“The study below shows that MSers without OCBs (oligoclonal immunoglobulin bands) in the spinal fluid have less brain atrophy (end-organ damage) than MSers with OCBs. This data supports the findings of our meta-analysis that showed that OCB-ve MS has a better prognosis than OCB+ve MS. Am I surprised? No I am not. I have always maintained that when we find the cause of MS and change our definition of the disease, that OCB-ve MS will turn-out to be a different disease. A lot of people don’t agree with me on this. The answer lies in the philosophy of how define a disease. In medicine, but not psychiatry, we typically define a disease as a clinico-pathological correlate; i.e. a certain clinical presentation (dissemination in time and space in white matter tracts, with or without evidence of conduction slowing on evoked potentials) in the presence of characteristic pathology (MRI lesions, CSF OCBs or biopsy) defines MS.”

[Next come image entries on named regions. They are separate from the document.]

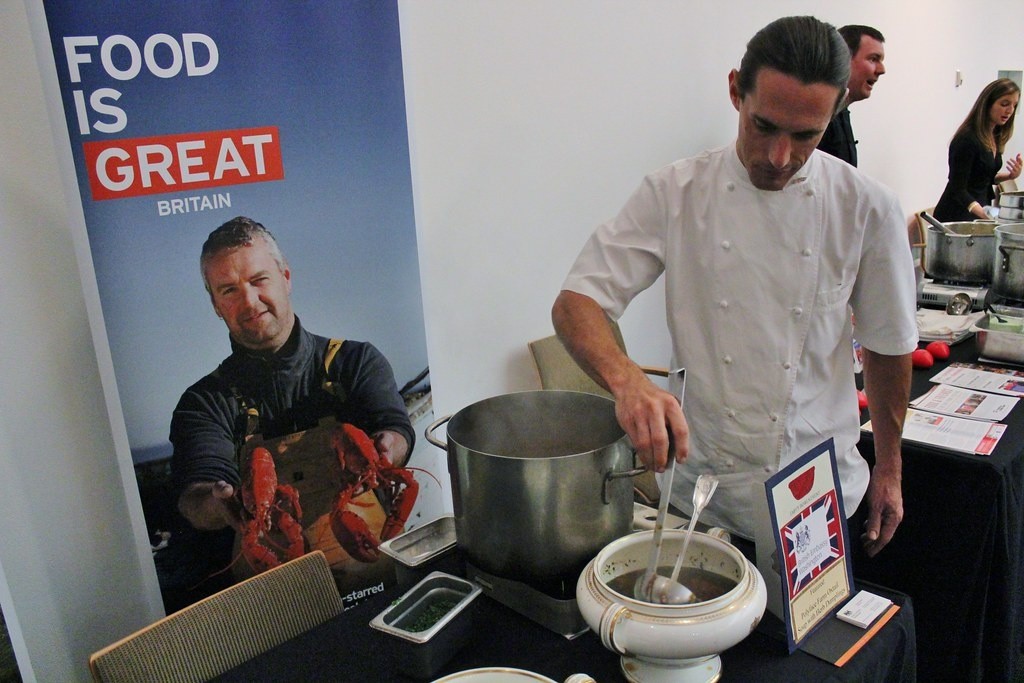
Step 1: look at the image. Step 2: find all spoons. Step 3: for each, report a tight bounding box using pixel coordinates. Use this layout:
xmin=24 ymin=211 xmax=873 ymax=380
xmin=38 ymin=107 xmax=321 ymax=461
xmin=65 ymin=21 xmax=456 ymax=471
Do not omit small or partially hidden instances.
xmin=985 ymin=301 xmax=1007 ymax=323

“The problem in MS is that we can’t do biopsies in everyone to make a diagnosis of MS so we rely on MRI and spinal fluid studies. Spinal fluid is a liquid biopsy and is the closet we can get to the pathological process in MS. The presence of OCBs in the spinal fluid that are produced within the central nervous system tells us that there is a specific B-cell response occurring within the brain and spinal cord. These B cells must be responding to something. Why do I say this? The list of conditions associated with spinal fluid OCBs is relatively small. OCBs are typically found CNS infections and rare paraneoplastic syndromes and other putative autoimmune diseases; diseases in which we have a pretty good idea of the antigens driving the disease. This is why we need to find out what the OCBs in MS are responding to; this is likely to be key to finding the cause of MS.”
“The diseases referred to above that are associated with OCBs are usually easy to differentiate from MS, which is why spinal OCBs in the correct clinical setting is very characteristic of MS. What is interesting is that MSers who fulfill the diagnostic criteria for having MS differ in their clinical course based on whether or not they have OCBs. What this is telling me is that the pathology underlying OCB-ve MS is different to that that what is present in OCB+ve MS and the study below corroborates this finding. It would be interesting to know if OCB-ve and OCB+ve MS also differ in their response rates to DMTs. I would predict that OCB-ve MS is less likely to respond to anti-B cells therapies such as rituximab or ocrelizumab. Please note this is a hypothesis.”
“These findings argue for a renaissance in spinal fluid sampling. Since MRI has entered clinical practice the number of lumbar punctures done to diagnose MS has plummeted. I think these data suggest we should relook at this practice. Why? We only have one opportunity to get the diagnosis of MS correct and that is early in the course of the disease in the so-called diagnostic phase. A lumbar puncture helps exclude MS mimics and provides prognostic information that may affect decision making around DMTs. It may also allow us to include this information in our registers so that we can explore the course of OCB-ve and OCB+ve MS in more detail and assess whether or not they respond differently to DMTs.”
“This post is very technical; if you don’t understand it I am prepared to do a short google hangout to explain it further. Please let me know if it does not make sense.”
“In conclusion and to stop me rambling on about a topic close to my heart, I can’t stress how important the issue of OCBs is to the field of MS.”
Ferreiraa et al. Multiple sclerosis patients lacking oligoclonal bands in the cerebrospinal fluid have less global and regional brain atrophy. Journal of Neuroimmunology, online 26 June 2014.
Background: To investigate whether MSers with and without CSF oligoclonal immunoglobulin G bands (OCB) differ in brain atrophy.